An exact copy of every record below is needed, with the pictures left out.

(Collected data)

:::::

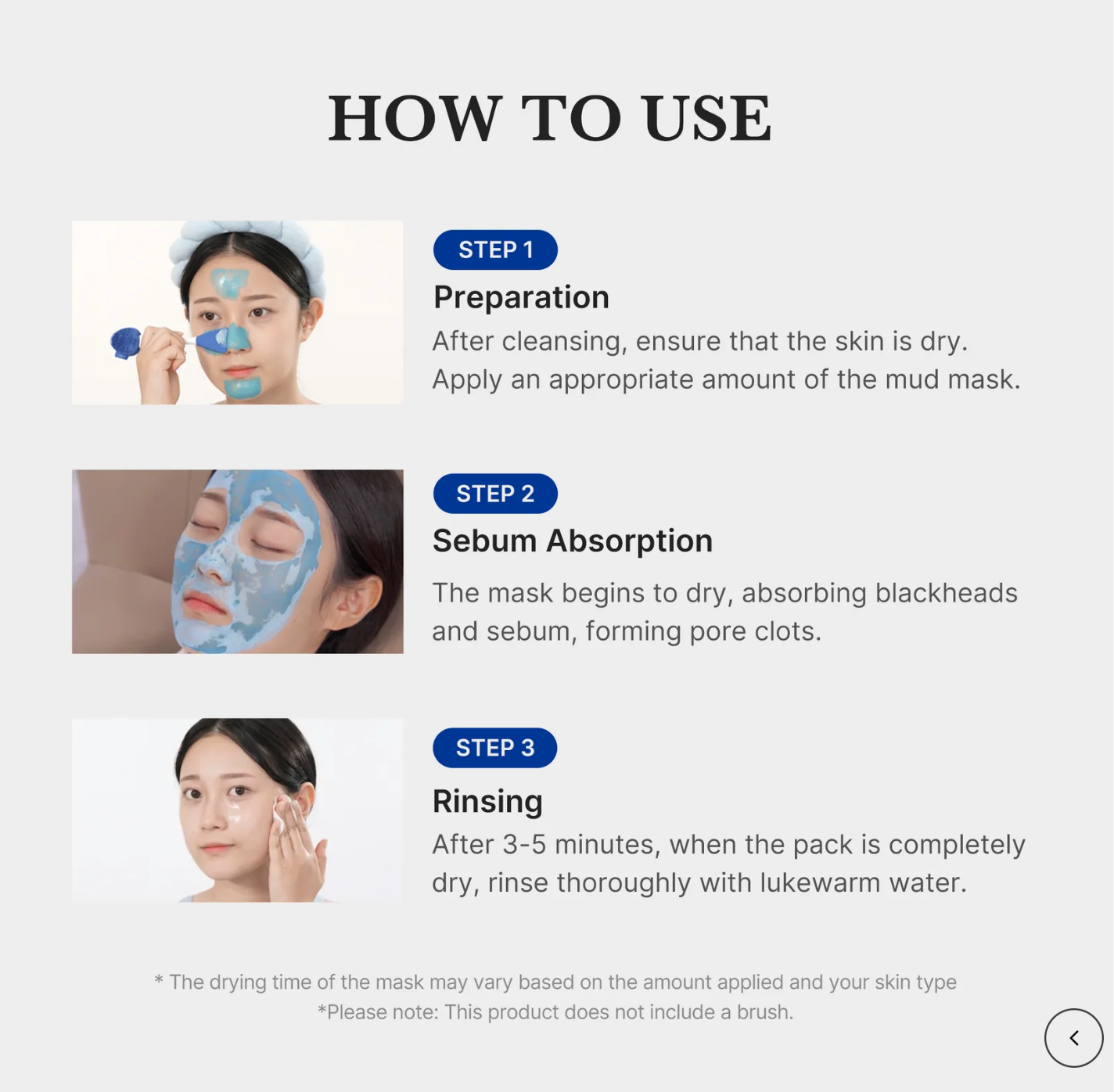 HOW TO USE

STEP 1

Preparation

After cleansing, ensure that the skin is dry. Apply an appropriate amount of the mud mask.

STEP 2

Sebum Absorption

The mask begins to dry, absorbing blackheads and sebum, forming pore clots.

STEP 3

Rinsing

After 3-5 minutes, when the pack is completely dry, rinse thoroughly with lukewarm water.

* The drying time of the mask may vary based on the amount applied and your skin type
*Please note: This product does not include a brush.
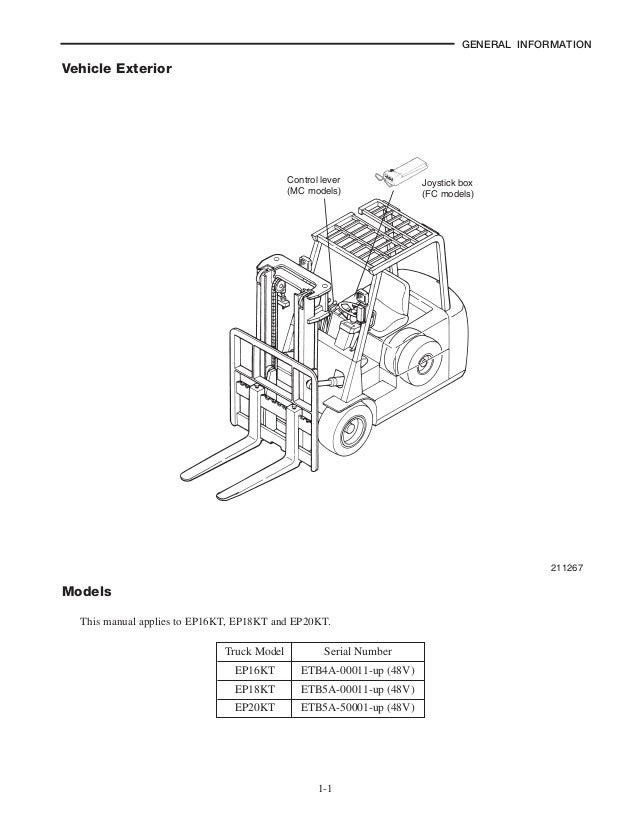 GENERAL INFORMATION

Vehicle Exterior

Control lever
(MC models)

Joystick box
(FC models)

211267

Models

This manual applies to EP16KT, EP18KT and EP20KT.

| Truck Model | Serial Number |
|---|---|
| EP16KT | ETB4A-00011-up (48V) |
| EP18KT | ETB5A-00011-up (48V) |
| EP20KT | ETB5A-50001-up (48V) |

1-1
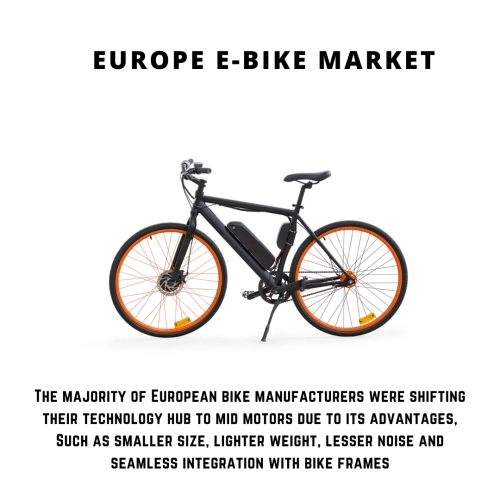 EUROPE E-BIKE MARKET

The majority of European bike manufacturers were shifting their technology hub to mid motors due to its advantages, Such as smaller size, lighter weight, lesser noise and seamless integration with bike frames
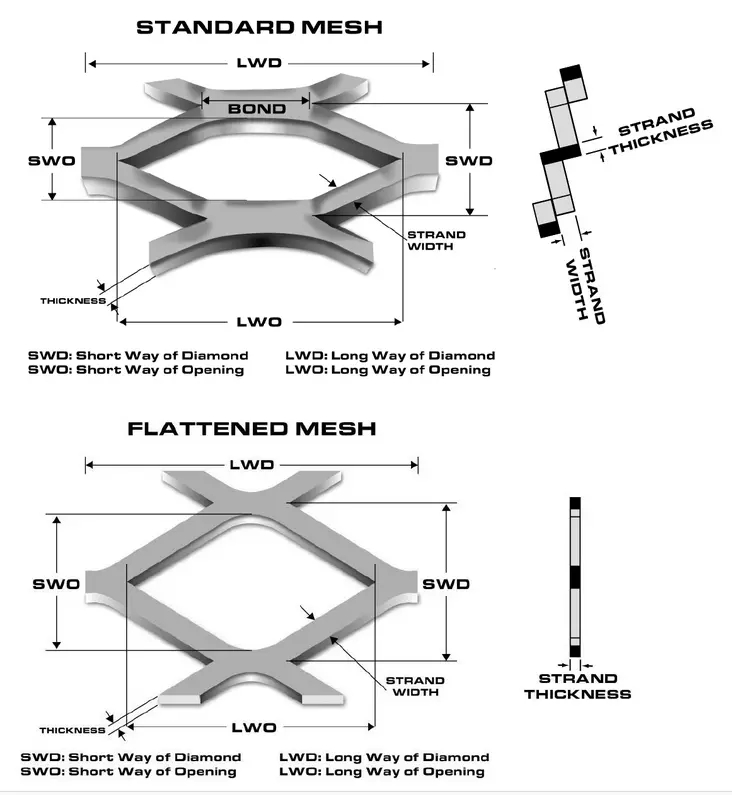 STANDARD MESH

LWD

BOND

SWO

SWD

STRAND WIDTH

THICKNESS

LWO

STRAND THICKNESS

STRAND WIDTH

SWD: Short Way of Diamond
SWO: Short Way of Opening

LWD: Long Way of Diamond
LWO: Long Way of Opening

FLATTENED MESH

LWD

SWO

SWD

STRAND WIDTH

THICKNESS

LWO

STRAND THICKNESS

SWD: Short Way of Diamond
SWO: Short Way of Opening

LWD: Long Way of Diamond
LWO: Long Way of Opening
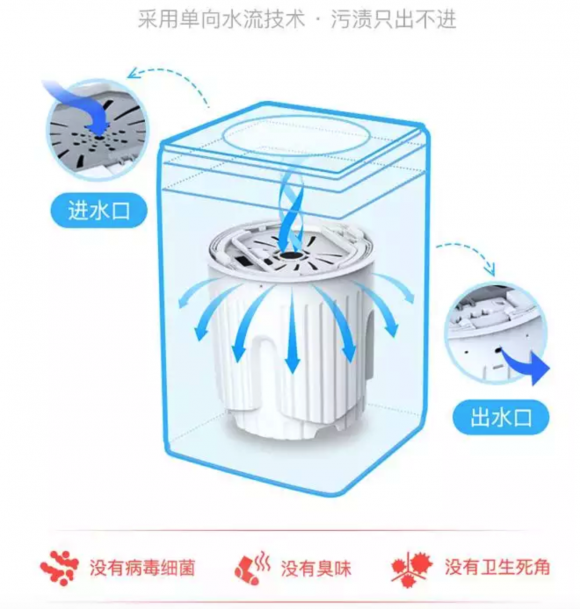 采用单向水流技术 · 污渍只出不进

进水口

出水口

没有病毒细菌　没有臭味　没有卫生死角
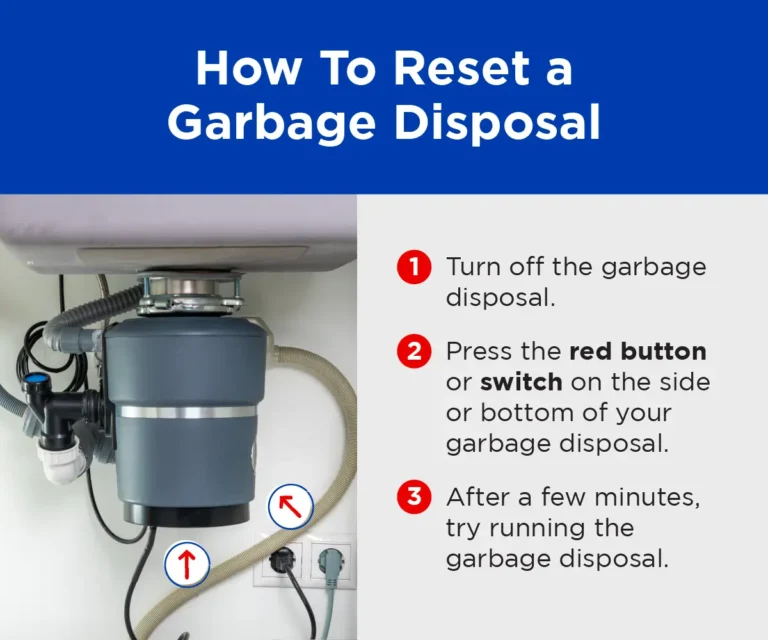 How To Reset a Garbage Disposal

1 Turn off the garbage disposal.

2 Press the red button or switch on the side or bottom of your garbage disposal.

3 After a few minutes, try running the garbage disposal.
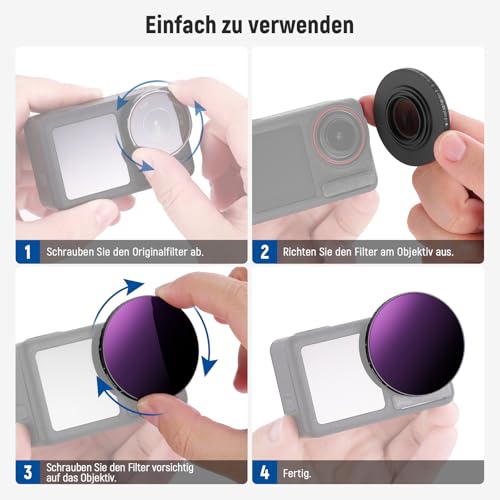 Einfach zu verwenden

1 Schrauben Sie den Originalfilter ab.

2 Richten Sie den Filter am Objektiv aus.

3 Schrauben Sie den Filter vorsichtig auf das Objektiv.

4 Fertig.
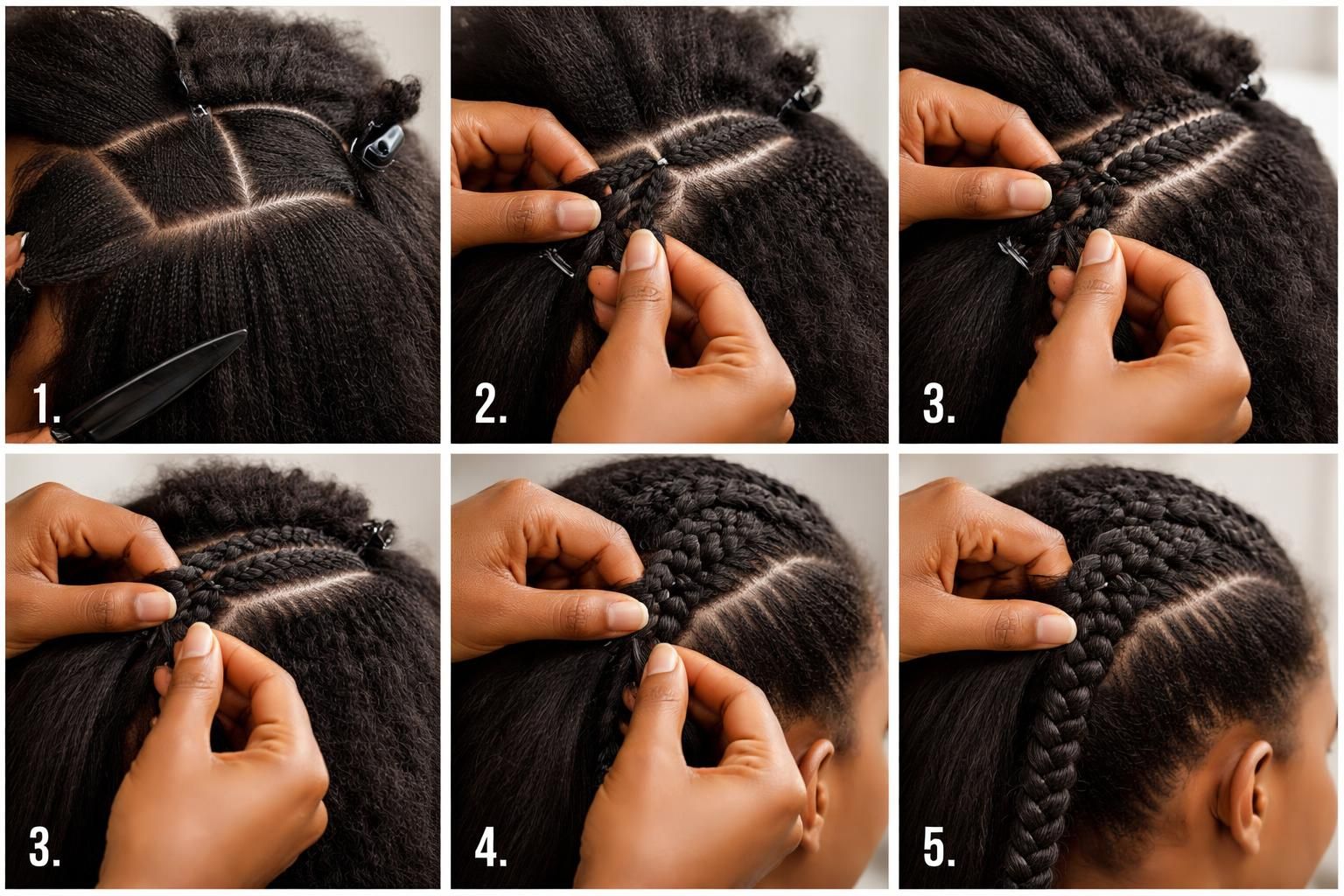 1.

2.

3.

3.

4.

5.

:::::

■ **OUTPUT BELOW**
 HOW TO USE

STEP 1

Preparation

After cleansing, ensure that the skin is dry. Apply an appropriate amount of the mud mask.

STEP 2

Sebum Absorption

The mask begins to dry, absorbing blackheads and sebum, forming pore clots.

STEP 3

Rinsing

After 3-5 minutes, when the pack is completely dry, rinse thoroughly with lukewarm water.

* The drying time of the mask may vary based on the amount applied and your skin type
*Please note: This product does not include a brush.
 GENERAL INFORMATION

Vehicle Exterior

Control lever
(MC models)

Joystick box
(FC models)

211267

Models

This manual applies to EP16KT, EP18KT and EP20KT.

| Truck Model | Serial Number |
|---|---|
| EP16KT | ETB4A-00011-up (48V) |
| EP18KT | ETB5A-00011-up (48V) |
| EP20KT | ETB5A-50001-up (48V) |

1-1
 EUROPE E-BIKE MARKET

The majority of European bike manufacturers were shifting their technology hub to mid motors due to its advantages, Such as smaller size, lighter weight, lesser noise and seamless integration with bike frames
 STANDARD MESH

LWD

BOND

SWO

SWD

STRAND WIDTH

THICKNESS

LWO

STRAND THICKNESS

STRAND WIDTH

SWD: Short Way of Diamond
SWO: Short Way of Opening

LWD: Long Way of Diamond
LWO: Long Way of Opening

FLATTENED MESH

LWD

SWO

SWD

STRAND WIDTH

THICKNESS

LWO

STRAND THICKNESS

SWD: Short Way of Diamond
SWO: Short Way of Opening

LWD: Long Way of Diamond
LWO: Long Way of Opening
 采用单向水流技术 · 污渍只出不进

进水口

出水口

没有病毒细菌　没有臭味　没有卫生死角
 How To Reset a Garbage Disposal

1 Turn off the garbage disposal.

2 Press the red button or switch on the side or bottom of your garbage disposal.

3 After a few minutes, try running the garbage disposal.
 Einfach zu verwenden

1 Schrauben Sie den Originalfilter ab.

2 Richten Sie den Filter am Objektiv aus.

3 Schrauben Sie den Filter vorsichtig auf das Objektiv.

4 Fertig.
 1.

2.

3.

3.

4.

5.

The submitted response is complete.